Because our website has a well-defined aesthetic, we often skip the hifi design process and jump straight from wireframes into code. Having a designer who can code means we can reach the desired level of polish without always having to produce hifi designs, thus leading to huge time savings.

Usually Eli will build 90% of a page and Cory will follow along (in code) with the final 10% of finishing touches.

Step 1: Wireframes [Balsamiq]

We often produce hi-fidelity wireframes because this allows us to closely envision a design which in turn helps us skip the hi-fi Figma process.

Our Balsamiq project contains many page iterations. Typically we share the most up-to-date versions in the relevant GitHub issue. (We sometimes use Balsamiq to prototype complex flows.)
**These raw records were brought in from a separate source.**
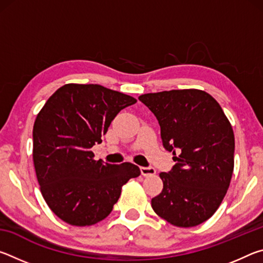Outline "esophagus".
Here are the masks:
<instances>
[{
    "label": "esophagus",
    "instance_id": "34e87169",
    "mask_svg": "<svg viewBox=\"0 0 263 263\" xmlns=\"http://www.w3.org/2000/svg\"><path fill=\"white\" fill-rule=\"evenodd\" d=\"M141 175L144 176H153L155 174V169L153 167H140Z\"/></svg>",
    "mask_w": 263,
    "mask_h": 263
}]
</instances>
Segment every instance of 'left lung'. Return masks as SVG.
<instances>
[{
  "instance_id": "left-lung-1",
  "label": "left lung",
  "mask_w": 263,
  "mask_h": 263,
  "mask_svg": "<svg viewBox=\"0 0 263 263\" xmlns=\"http://www.w3.org/2000/svg\"><path fill=\"white\" fill-rule=\"evenodd\" d=\"M157 117L162 145L175 164L160 173L163 189L152 198L154 212L177 228H193L219 208L234 168V133L213 97L198 89L139 96Z\"/></svg>"
}]
</instances>
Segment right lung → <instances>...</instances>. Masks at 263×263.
<instances>
[{
    "label": "right lung",
    "mask_w": 263,
    "mask_h": 263,
    "mask_svg": "<svg viewBox=\"0 0 263 263\" xmlns=\"http://www.w3.org/2000/svg\"><path fill=\"white\" fill-rule=\"evenodd\" d=\"M132 96L100 84L68 83L53 94L33 125V164L48 208L74 226H90L110 215L126 182L140 175L130 162L96 161L91 147L101 144Z\"/></svg>",
    "instance_id": "1"
}]
</instances>
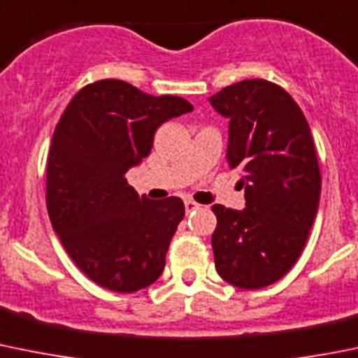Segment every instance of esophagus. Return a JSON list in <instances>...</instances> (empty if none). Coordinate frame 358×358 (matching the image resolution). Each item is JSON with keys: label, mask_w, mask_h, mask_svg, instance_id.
Returning <instances> with one entry per match:
<instances>
[{"label": "esophagus", "mask_w": 358, "mask_h": 358, "mask_svg": "<svg viewBox=\"0 0 358 358\" xmlns=\"http://www.w3.org/2000/svg\"><path fill=\"white\" fill-rule=\"evenodd\" d=\"M197 208H199V204H197L196 201H192V199H185V210H187V213H189V211L197 210Z\"/></svg>", "instance_id": "1"}]
</instances>
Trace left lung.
Wrapping results in <instances>:
<instances>
[{
  "mask_svg": "<svg viewBox=\"0 0 358 358\" xmlns=\"http://www.w3.org/2000/svg\"><path fill=\"white\" fill-rule=\"evenodd\" d=\"M229 119V168L243 173L246 208L211 206L218 275L238 289L273 285L292 269L310 236L322 175L311 129L292 96L262 78L210 98Z\"/></svg>",
  "mask_w": 358,
  "mask_h": 358,
  "instance_id": "left-lung-1",
  "label": "left lung"
}]
</instances>
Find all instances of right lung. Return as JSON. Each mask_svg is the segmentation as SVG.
<instances>
[{"label":"right lung","instance_id":"right-lung-1","mask_svg":"<svg viewBox=\"0 0 358 358\" xmlns=\"http://www.w3.org/2000/svg\"><path fill=\"white\" fill-rule=\"evenodd\" d=\"M192 110L178 96L106 78L82 87L59 119L47 159L48 217L76 267L103 289L138 292L161 276L185 206L180 197H140L124 175L150 154L161 124Z\"/></svg>","mask_w":358,"mask_h":358}]
</instances>
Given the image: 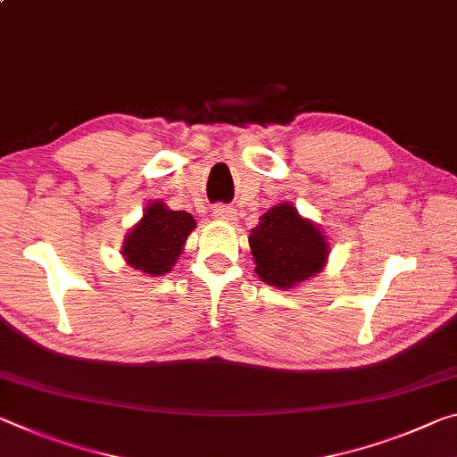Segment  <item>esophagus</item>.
Returning a JSON list of instances; mask_svg holds the SVG:
<instances>
[{"label":"esophagus","mask_w":457,"mask_h":457,"mask_svg":"<svg viewBox=\"0 0 457 457\" xmlns=\"http://www.w3.org/2000/svg\"><path fill=\"white\" fill-rule=\"evenodd\" d=\"M213 217H217V220L221 221H236V209L229 205H215Z\"/></svg>","instance_id":"esophagus-1"}]
</instances>
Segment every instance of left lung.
Wrapping results in <instances>:
<instances>
[{"label":"left lung","instance_id":"left-lung-1","mask_svg":"<svg viewBox=\"0 0 457 457\" xmlns=\"http://www.w3.org/2000/svg\"><path fill=\"white\" fill-rule=\"evenodd\" d=\"M256 274L278 288L315 277L328 260V244L313 223L303 220L288 203L260 217L248 237Z\"/></svg>","mask_w":457,"mask_h":457}]
</instances>
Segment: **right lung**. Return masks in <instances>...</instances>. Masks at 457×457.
Here are the masks:
<instances>
[{
	"mask_svg": "<svg viewBox=\"0 0 457 457\" xmlns=\"http://www.w3.org/2000/svg\"><path fill=\"white\" fill-rule=\"evenodd\" d=\"M195 226L197 223L191 213L170 212L161 201H156L128 236L121 254L136 270L161 277L175 266L187 236Z\"/></svg>",
	"mask_w": 457,
	"mask_h": 457,
	"instance_id": "1",
	"label": "right lung"
}]
</instances>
Note: Balsamiq uses its own Comic Sans-style font. Don't get hung up on this!


Step 2: Hi-fi designs [Figma]

Designs live in the Figma file. If there are multiple iterations of a single page, we typically work left to right.

Any mocks in pages that appear to be faded out are considered old and out of date and can be ignored, as there is a better replacement nearby. (We sometimes want to keep them around for easy reference (and to leave a comment trail), but they're easily identifiable because their artboards are set to 50% opacity.)

Even with this loosely-documented process, things move quickly and we don't always follow this process. If you're looking for something in particular, it's worth pinging in the #team-website-and-docs channel.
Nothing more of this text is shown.